(Questions about pictured scenes)
* start *
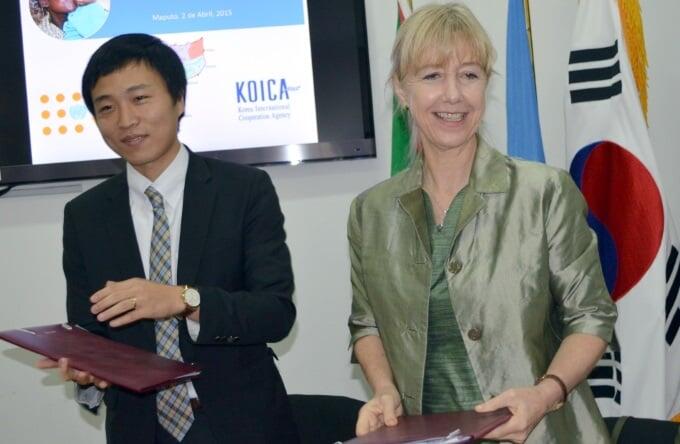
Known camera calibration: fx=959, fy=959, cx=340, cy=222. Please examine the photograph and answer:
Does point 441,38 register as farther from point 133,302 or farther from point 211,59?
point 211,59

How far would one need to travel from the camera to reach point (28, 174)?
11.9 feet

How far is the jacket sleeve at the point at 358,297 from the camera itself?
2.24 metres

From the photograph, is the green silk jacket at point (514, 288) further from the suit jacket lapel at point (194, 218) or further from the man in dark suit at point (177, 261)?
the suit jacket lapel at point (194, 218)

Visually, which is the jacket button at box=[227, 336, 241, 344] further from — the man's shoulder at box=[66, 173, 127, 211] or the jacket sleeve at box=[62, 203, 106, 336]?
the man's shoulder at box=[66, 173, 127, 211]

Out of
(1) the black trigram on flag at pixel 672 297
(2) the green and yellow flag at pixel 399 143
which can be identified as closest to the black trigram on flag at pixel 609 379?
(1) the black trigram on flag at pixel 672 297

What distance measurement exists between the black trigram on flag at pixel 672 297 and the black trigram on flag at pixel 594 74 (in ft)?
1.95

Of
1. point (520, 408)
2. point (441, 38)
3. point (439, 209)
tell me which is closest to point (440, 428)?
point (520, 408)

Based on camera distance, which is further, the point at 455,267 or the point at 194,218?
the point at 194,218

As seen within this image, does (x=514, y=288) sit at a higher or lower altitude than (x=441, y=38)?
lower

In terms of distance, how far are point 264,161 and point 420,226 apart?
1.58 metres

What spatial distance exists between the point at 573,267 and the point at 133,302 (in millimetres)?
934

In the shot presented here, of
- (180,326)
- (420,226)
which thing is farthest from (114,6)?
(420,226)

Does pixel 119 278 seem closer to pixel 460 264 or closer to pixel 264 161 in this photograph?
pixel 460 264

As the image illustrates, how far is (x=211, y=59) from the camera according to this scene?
* end *
**Aim of the exercise:** Only those lines running from the one containing "Based on camera" through the last line of the data above are to be copied, exactly, with both ends included.

**Worked solution:**
Based on camera distance, which is further, the point at 455,267 or the point at 194,218?
the point at 194,218

As seen within this image, does (x=514, y=288) sit at a higher or lower altitude than (x=441, y=38)?
lower

In terms of distance, how far are point 264,161 and point 420,226 apart?
1.58 metres

What spatial distance exists between the point at 573,267 and the point at 133,302 (in millimetres)?
934

In the shot presented here, of
- (180,326)
- (420,226)
which thing is farthest from (114,6)?
(420,226)

Does pixel 119 278 seem closer to pixel 460 264 or closer to pixel 264 161 in this photograph?
pixel 460 264

As the image illustrates, how far is (x=211, y=59) from the camera according to this scene?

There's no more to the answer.